Admittedly, these numbers are not high, but there is still more to the story. Reich’s study looked at a range of academic courses, most of which learners probably weren’t taking to improve their job skills (for example, courses on ancient Greek heroes and the letters of Paul).
So let’s look more closely at courses that learners are taking for professional development. One way to measure this is by exploring the completion rate for people who sign up for verified certificates, which cost around $50 each and are starting to be considered as valid credentials in the workplace. In an interview at Disrupt SF 2014, Coursera co-founder Daphne Koller said that among learners who embark on the verified certificate track, the completion rate is between 80 and 90%. That looks a heck of a lot better than 5 to 10%!

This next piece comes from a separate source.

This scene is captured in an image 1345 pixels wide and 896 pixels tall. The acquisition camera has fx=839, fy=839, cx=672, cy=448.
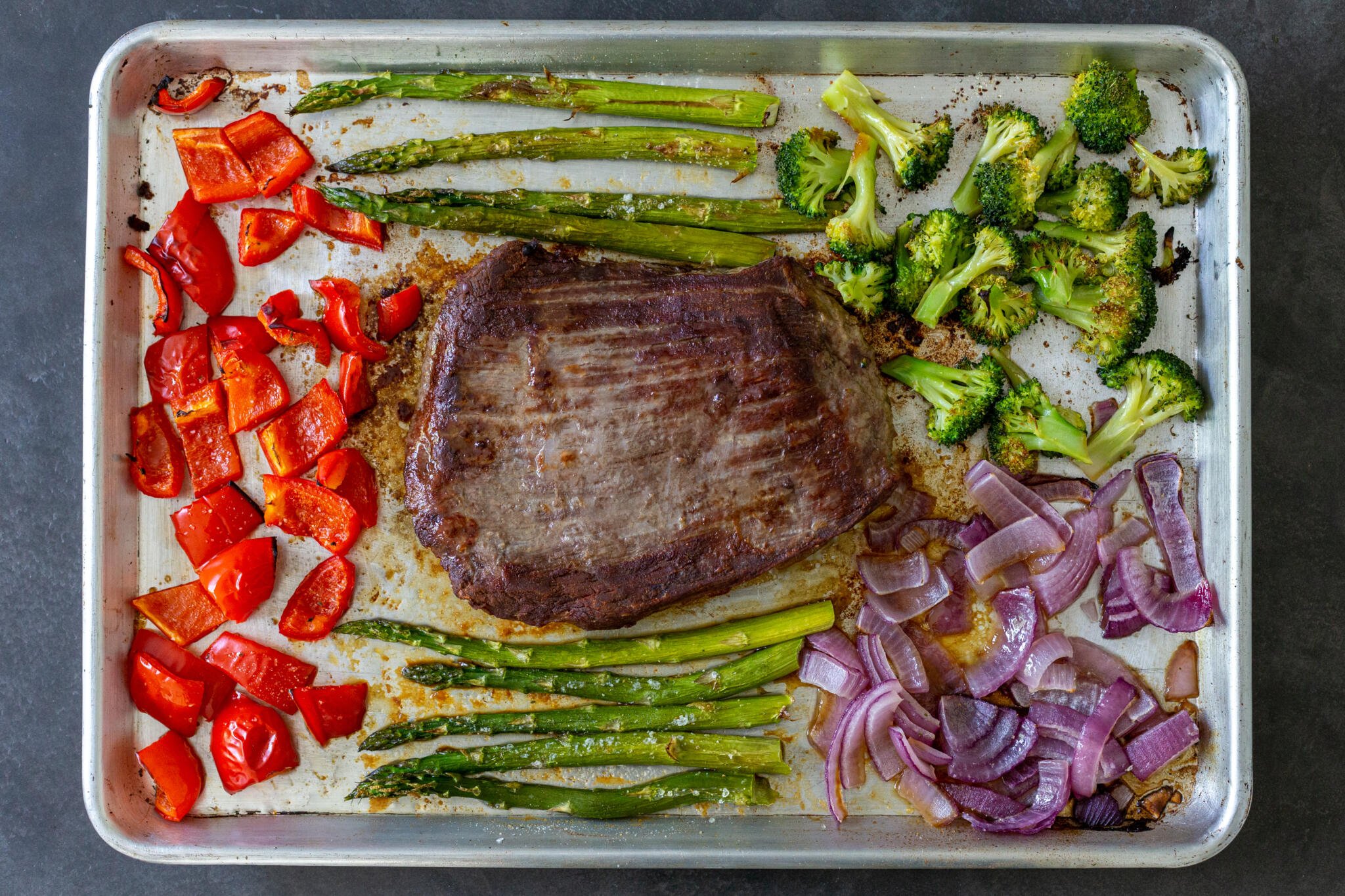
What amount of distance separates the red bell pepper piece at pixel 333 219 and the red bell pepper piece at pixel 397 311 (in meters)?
0.33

What does all of this mean?
It means that completion rates aren’t valid measurements of MOOC success. We can’t measure the success of a public library based only on the number of people who go into the library and then, regardless of their intentions, leave with a book which they then read cover to cover. That would be silly. It is equally silly to judge the success of a MOOC based on the overall percentage of people who complete the course. For corporate trainers, the more relevant metric is the 80-to-90% completion rate of those who enroll in the verified certificate track.
Different learners have different needs, and that’s something we should embrace, not fight against. Some learners need a whole course, some need a module or two, and some just want to skim. As I’ve written before on this blog, MOOCs can accommodate different learners’ needs in ways that instructor-led training and traditional elearning simply can’t.
Public libraries aren’t failures, and neither is online learning. They are both ways of providing personalized learning and engagement opportunities for a diverse group of people. There may not yet be an agreed-upon metric for measuring MOOC success, but until there is one, let us not condemn them on the basis of something as meaningless as low completion rates.